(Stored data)

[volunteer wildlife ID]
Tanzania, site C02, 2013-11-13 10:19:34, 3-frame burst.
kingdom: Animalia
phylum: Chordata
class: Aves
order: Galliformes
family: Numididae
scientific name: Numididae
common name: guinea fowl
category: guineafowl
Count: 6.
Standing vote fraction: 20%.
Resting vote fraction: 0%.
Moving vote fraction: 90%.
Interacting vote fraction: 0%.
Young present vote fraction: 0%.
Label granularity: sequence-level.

[Task item] Set down exactly, and only, the lines from the one containing "Interacting vote fraction: 0%." to the final line of the data.

[Reply to the task]
Interacting vote fraction: 0%.
Young present vote fraction: 0%.
Label granularity: sequence-level.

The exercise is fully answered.